Mais c’est en jouant d’un répertoire multiple de mimiques corporelles que l’enseignant
assurera cette tâche avec efficacité.
a. Rendre l’enseignement vivant :
L’enseignant doit savoir articuler langage verbal et langage corporel. Car certes, dans
la classe, le savoir transite principalement par la parole. Mais, est-ce que tout individu sachant
parler est capable d’instruire et d’éduquer efficacement toutes sortes d’élèves ? Je ne le pense
pas. D’ailleurs nous avons tous déjà entendu un des motifs de non validation de l’année de
PE2 : « il/elle n’était pas fait pour ça ». Le problème n’est certainement pas celui des
connaissances car le concours a déjà fait la sélection sur ce point. Non, l’enseignant doit tout à
la fois faire autorité et fasciner tout en assurant efficacement la transmission des
apprentissages. Pour cela il ne peut faire l’économie d’une mise en scène de son corps.
« C’est par des métaphores très « physiques » que s’expriment, par la bouche du maître, l’acte
d’enseigner et le rapport au savoir. Un corps, une « poigne », une « présence » sont
indispensables pour faire ingurgiter les connaissances » (PUJADE-RENAUD, p.31).
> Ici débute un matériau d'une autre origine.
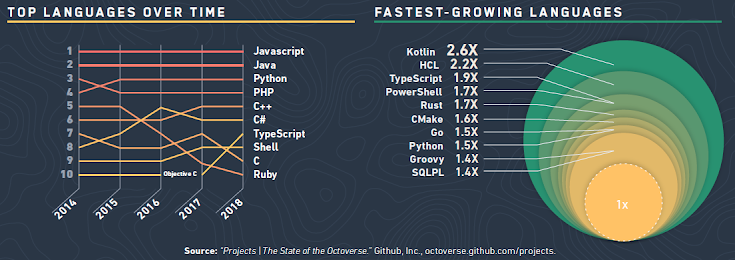 "Top language and fastest growing languages. Source: ""Projects 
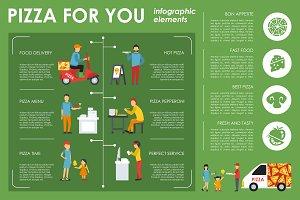 12 Pizzeria Flat Infographics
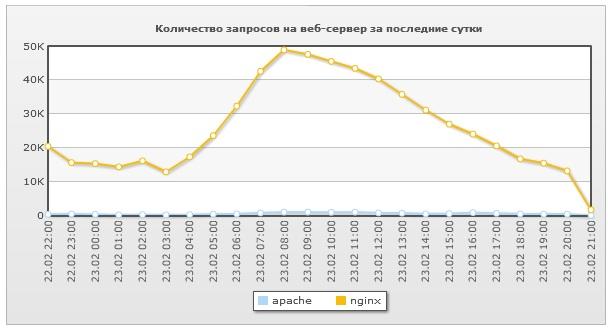 Количество запросов на веб-сервер за сутки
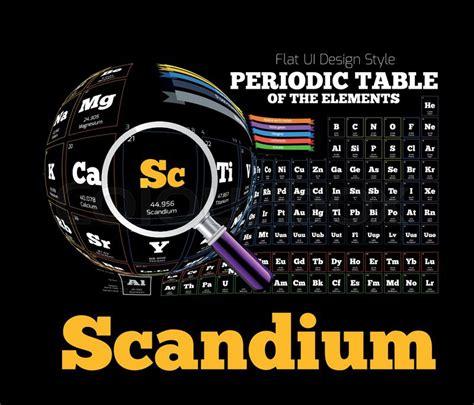 Scandium Periodic Table by Periodic Table Of The Element Scandium Sc Vector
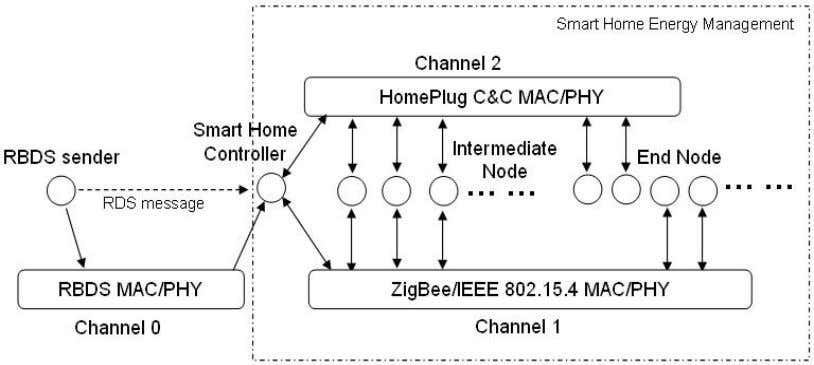 channels intended for each network respectively. Figure 2 Simulation model of energy control network in smart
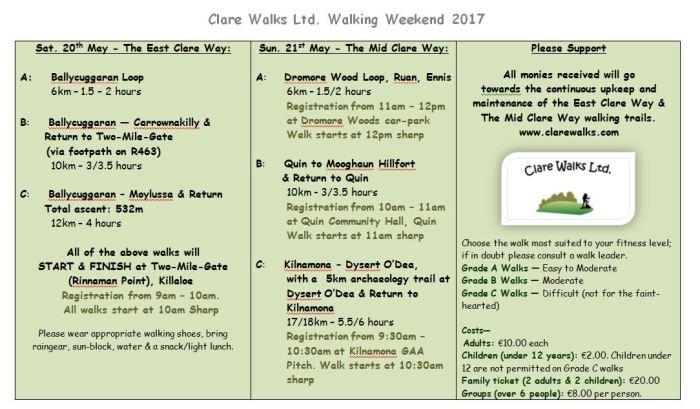 Clare Walks Ltd. Walking Weekend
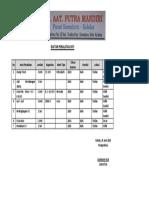 Daftar Peralatan CV.aat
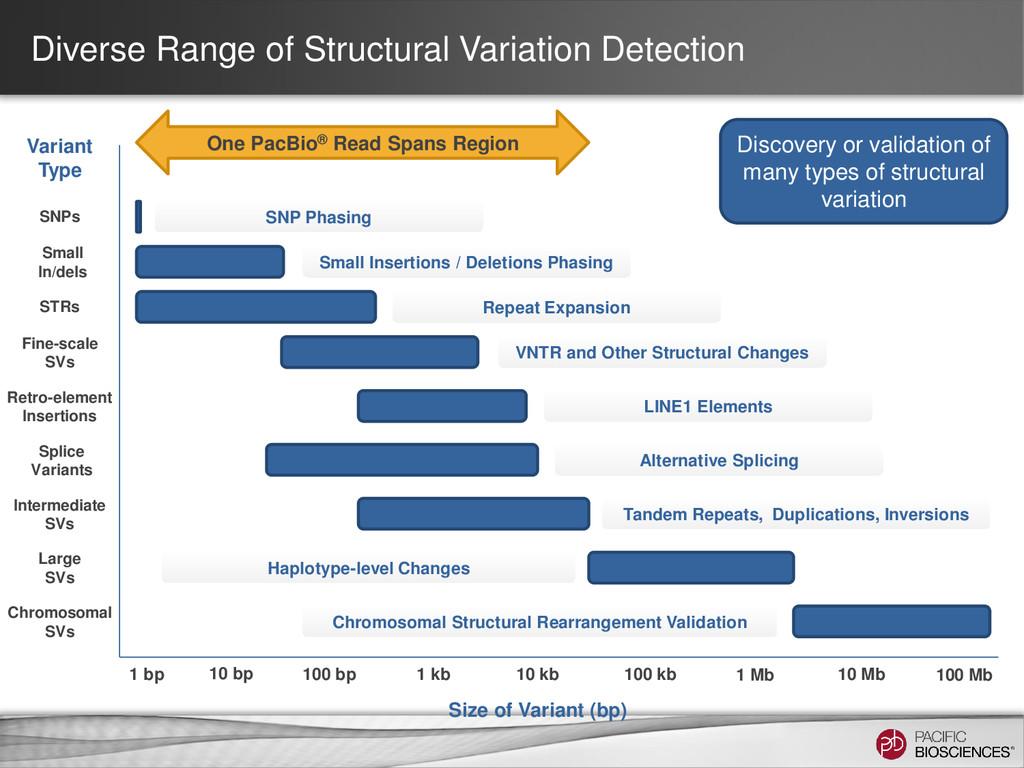 Diverse Range of Structural Variation Detection...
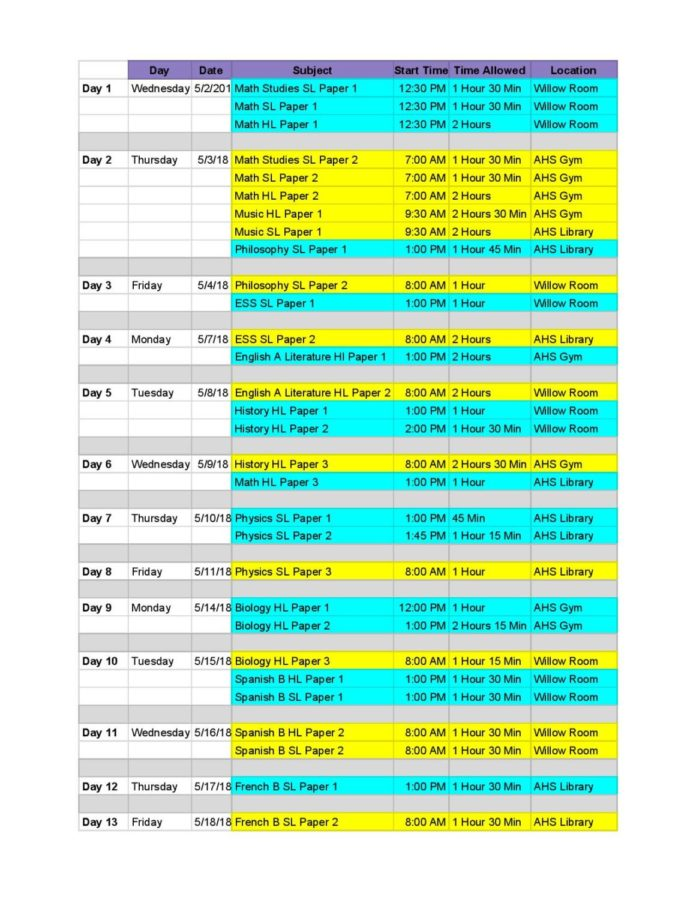IB Testing Schedule – The Armijo Signal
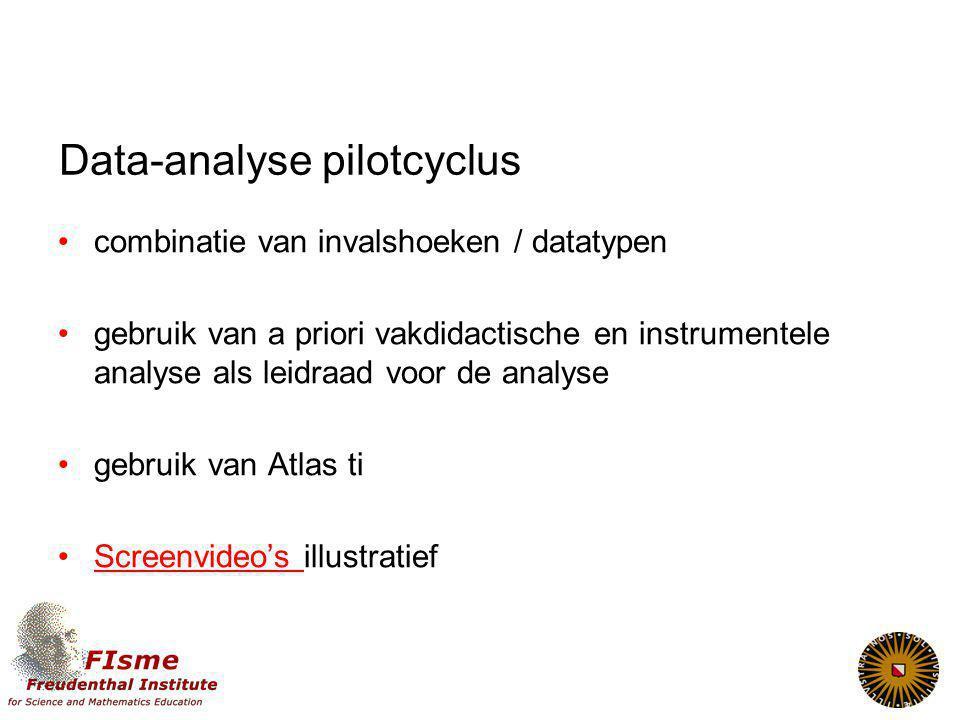 Data-analyse pilotcyclus combinatie van invalshoeken / datatypen gebruik van a priori vakdidactische en instrumentele analyse als leidraad voor de analyse gebruik van Atlas ti Screenvideo's illustratiefScreenvideo's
C’est pourquoi l’enseignant doit posséder un peu ce pouvoir d’acteur, cette capacité à mettre
en scène les contenus d’enseignement. Cela passe par le « parler avec les mains », par les
déplacements, par le moindre geste, la moindre attitude qui théâtralise son enseignement. Car
le savoir ne s’impose pas de lui-même aux enseignés, c’est l’enseignant qui doit le rendre
parlant en utilisant son corps. Et c’est toute cette mise en scène qui accroche les élèves et qui
fait que l’enseignant ne pourra jamais être remplacé par une boîte vocale qui débiterait une
montagne de connaissances. D’ailleurs il est des classes où sa capacité à jouer de sa corporéité
sera plus rudement éprouvée : dans les classes agitées ou à faible niveau. Car, moins la classe
suit, plus il faut utiliser tout son pouvoir, sa présence physique et jouer sur tous les paramètres
qui la composent.
Dans ma classe de CP j’ai donc cherché au maximum à instituer ce type de conduites
corporelles. Par exemple, comme je désirais le maximum d’attention pendant que nous
expliquions les consignes des exercices qu’ils allaient devoir réaliser seuls, j’exigeais que tous
posent les objets qu’ils pouvaient être en train de manipuler et leur demandais d’être
particulièrement attentifs aux explications qui allaient suivre. Je leur ai appris à lire ces deux
consignes dans les mimiques que je mettais alors en place devant eux. Je m’engageais d’abord
à circuler dans la classe en verbalisant le changement d’activité, pour qu’ils me suivent du
regard car je suscitais ainsi leur curiosité. Ayant ainsi attiré leur attention sur moi, je me
recentrais devant les élèves et leur exposais alors clairement deux codes gestuels : d’abord, je
levais mes mains à hauteur de ma tête en faisant gesticuler mes doigts puis je mettais mes
mains derrière mes oreilles en les écartant vers l’extérieur. Pour que les élèves comprennent
ce que je cherchais alors à leur signifier, et qu’ils puissent systématiser une lecture immédiate
et juste de ces mimiques, j’ai dans un premier temps accompagné ces gestes d’une
verbalisation qui les explicitait. Pour le premier geste : « on pose tout ce que l’on a dans les
mains » et pour l’autre « on écoute, on ouvre bien grand ses oreilles ». Puis j’ai pu me passer
de ces consignes vocales, seules les consignes gestuelles suffisaient à exprimer ce que
j’attendais. Mais le codage gestuel peut remplir d’autres fonctions.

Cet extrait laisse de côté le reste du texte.